Ceará: avanço na alfabetização e na equidade

O POVO | 04/06/18

POR JOANA BUARQUE DE GUSMÃO*

Após aprovação da Base Nacional Comum Curricular, estados e municípios estão agora empenhados na sua implementação, com o desafio de efetivar o direito à alfabetização até o final do 2º ano do Ensino Fundamental. A meta é audaciosa, mas possível. É o que demonstra política pública cearense que apoia municípios nos primeiros anos do Ensino Fundamental e na expansão da Educação Infantil.

Pesquisa realizada pelo CENPEC mostra que o PAIC (Pacto pela Alfabetização na Idade Certa) contribuiu para a melhoria da equidade no estado. O resultado foi observado a partir da análise do desempenho em leitura, na Prova Brasil de 2011, dos alunos do 5º ano do Ensino Fundamental, que já foram impactados pelo PAIC desde 2007, ano em que a política foi universalizada no estado. Verificou-se avanços nos indicadores educacionais em todas as classes econômicas, sobretudo nas escolas que atendem os mais pobres.

Até 2005, o Ceará acompanhava a trajetória da região Nordeste, que historicamente apresenta indicadores educacionais menores que os do restante do país. Porém, a partir de 2007, com o apoio à gestão educacional nos municípios, avaliação externa, formação de professores alfabetizadores, formação de leitores e políticas para a Educação Infantil, a média do estado passou a se descolar da média regional e, em 2013, quase alcançou a nacional, crescendo 26% até 2013. Nesse mesmo período, a média nordestina subiu 16% e a brasileira, 13%.

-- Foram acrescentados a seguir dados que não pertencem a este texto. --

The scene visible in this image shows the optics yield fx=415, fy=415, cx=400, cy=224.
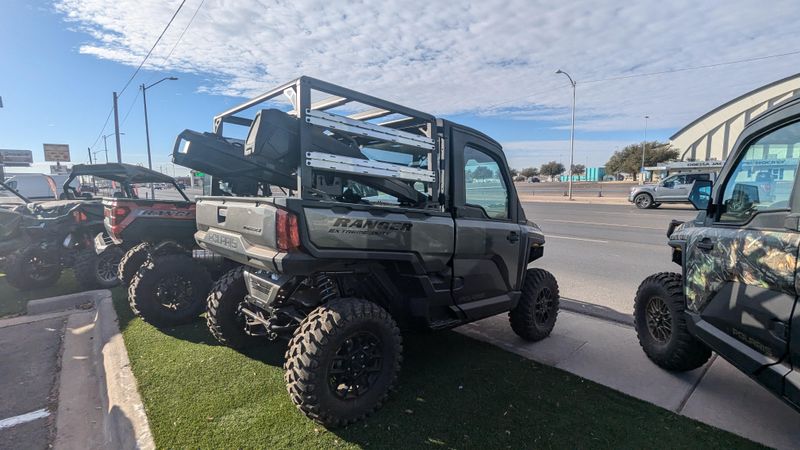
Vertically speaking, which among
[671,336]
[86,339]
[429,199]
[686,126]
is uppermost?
[686,126]

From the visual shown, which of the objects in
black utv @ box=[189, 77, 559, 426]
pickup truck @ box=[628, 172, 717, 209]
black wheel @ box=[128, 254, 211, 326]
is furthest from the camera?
pickup truck @ box=[628, 172, 717, 209]

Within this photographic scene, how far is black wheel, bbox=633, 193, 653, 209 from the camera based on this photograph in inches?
933

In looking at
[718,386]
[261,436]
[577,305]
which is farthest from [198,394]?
[577,305]

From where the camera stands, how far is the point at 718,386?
3.53m

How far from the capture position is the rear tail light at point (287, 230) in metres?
2.63

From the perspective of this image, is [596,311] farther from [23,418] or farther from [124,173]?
[124,173]

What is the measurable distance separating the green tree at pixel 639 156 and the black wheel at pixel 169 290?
70349 mm

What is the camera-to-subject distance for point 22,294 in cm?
680

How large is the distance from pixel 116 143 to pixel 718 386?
29.9 meters

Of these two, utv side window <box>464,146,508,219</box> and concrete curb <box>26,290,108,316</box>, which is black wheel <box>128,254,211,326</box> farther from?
utv side window <box>464,146,508,219</box>

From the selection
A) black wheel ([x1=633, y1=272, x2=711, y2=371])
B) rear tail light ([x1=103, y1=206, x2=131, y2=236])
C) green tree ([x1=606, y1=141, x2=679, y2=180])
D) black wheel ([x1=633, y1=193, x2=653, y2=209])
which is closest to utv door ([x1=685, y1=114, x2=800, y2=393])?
black wheel ([x1=633, y1=272, x2=711, y2=371])

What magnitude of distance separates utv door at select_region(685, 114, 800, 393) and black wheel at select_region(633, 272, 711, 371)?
0.33 m

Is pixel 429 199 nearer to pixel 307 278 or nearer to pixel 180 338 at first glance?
pixel 307 278

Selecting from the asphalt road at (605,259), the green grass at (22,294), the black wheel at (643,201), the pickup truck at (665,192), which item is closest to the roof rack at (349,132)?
the asphalt road at (605,259)
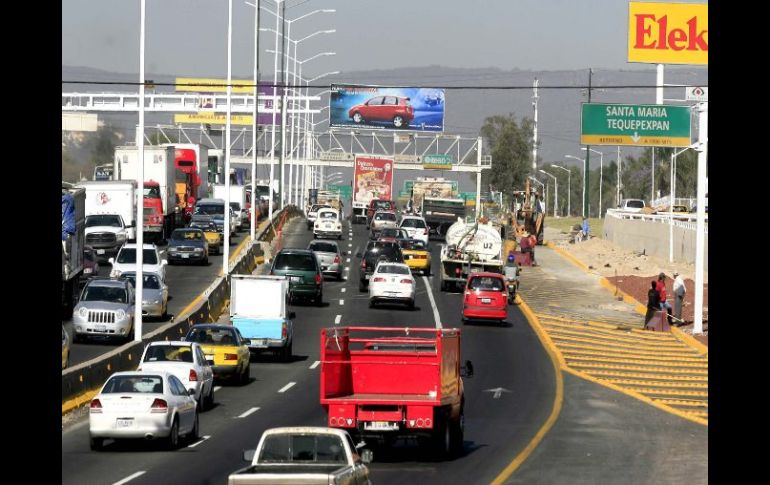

Assegurar o direito à alfabetização não é trivial. Em 2016, a última ANA (Avaliação Nacional de Alfabetização), indica que dos mais de 2 milhões de alunos do 3º ano do Ensino Fundamental das escolas públicas, mais da metade obteve desempenho insuficiente em leitura e matemática. É preciso considerar ainda que, em educação, não há soluções únicas, mas o modelo de política cearense pode servir de inspiração para o trabalho de outras redes de ensino.

Assim, alfabetizar todos até o final do 2º ano demandará sólidas políticas públicas, mas o Ceará mostra que a meta é factível. Afinal, o letramento é um dos fatores que impactam na participação dos indivíduos na sociedade e no mercado de trabalho.